Re: [PATCH] sched/x86: Save [ER]FLAGS on context switch

From: Peter Zijlstra
Date: Tue Feb 19 2019 - 04:04:25 EST

On Mon, Feb 18, 2019 at 02:30:21PM -0800, H. Peter Anvin wrote:
> On 2/16/19 2:30 AM, Peter Zijlstra wrote:
> > On Fri, Feb 15, 2019 at 08:06:56PM -0800, hpa@xxxxxxxxx wrote:
> >> This implies we invoke schedule -- a restricted operation (consider
> >> may_sleep) during execution of STAC-enabled code, but *not* as an
> >> exception or interrupt, since those preserve the flags.
> >
> > Meet preempt_enable().
> I believe this falls under "doctor, it hurts when I do that." And it hurts for
> very good reasons. See below.

I disagree; the basic rule is that if you're preemptible you must also
be able to schedule and vice-versa. These AC regions violate this.

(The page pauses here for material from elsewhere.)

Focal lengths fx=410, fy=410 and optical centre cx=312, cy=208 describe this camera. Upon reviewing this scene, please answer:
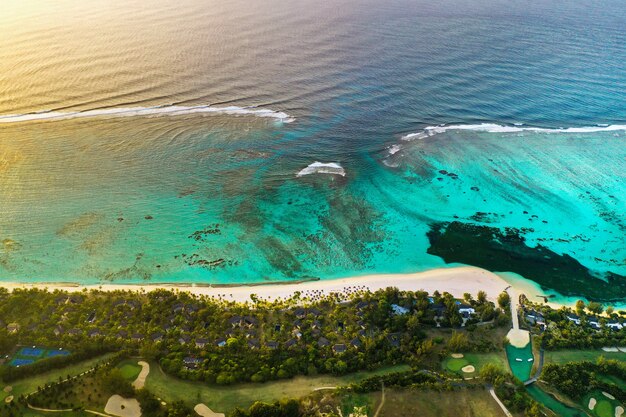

And, like illustrated, it is _very_ easy to get all sorts inside that AC

> >> I have serious concerns about this. This is more or less saying that
> >> we have left an unlimited gap and have had AC escape.
> >
> > Yes; by allowing normal C in between STAC and CLAC this is so.
> >
> >> Does *anyone* see a need to allow this? I got a question at LPC from
> >> someone about this, and what they were trying to do once all the
> >> layers had been unwound was so far down the wrong track for a root
> >> problem that actually has a very simple solution.
> >
> > Have you read the rest of the thread?
> >
> > All it takes for this to explode is a call to a C function that has
> > tracing on it in between the user_access_begin() and user_access_end()
> > things. That is a _very_ easy thing to do.
> >
> > Heck, GCC is allowed to generate that broken code compiling
> > lib/strnlen_user.c; it doesn't _have_ to inline do_strnlen_user (esp.
> > with CONFIG_OPTIMIZE_INLINING), and making that a function call would
> > get us fentry hooks and ftrace and *BOOM*.
> >
> > (Now, of course, its a static function with a single caller, and GCC
> > isn't _THAT_ stupid, but it could, if it wanted to)
> >
> > Since the bar is _that_ low for mistakes, I figure we'd better fix it.
> >
> The question is what "fix it" means.

It means that when we do schedule, the next task doesn't have AC set,
and when we schedule back, we'll restore our AC when we had it. Unlike
the current situation, where the next task will run with AC set.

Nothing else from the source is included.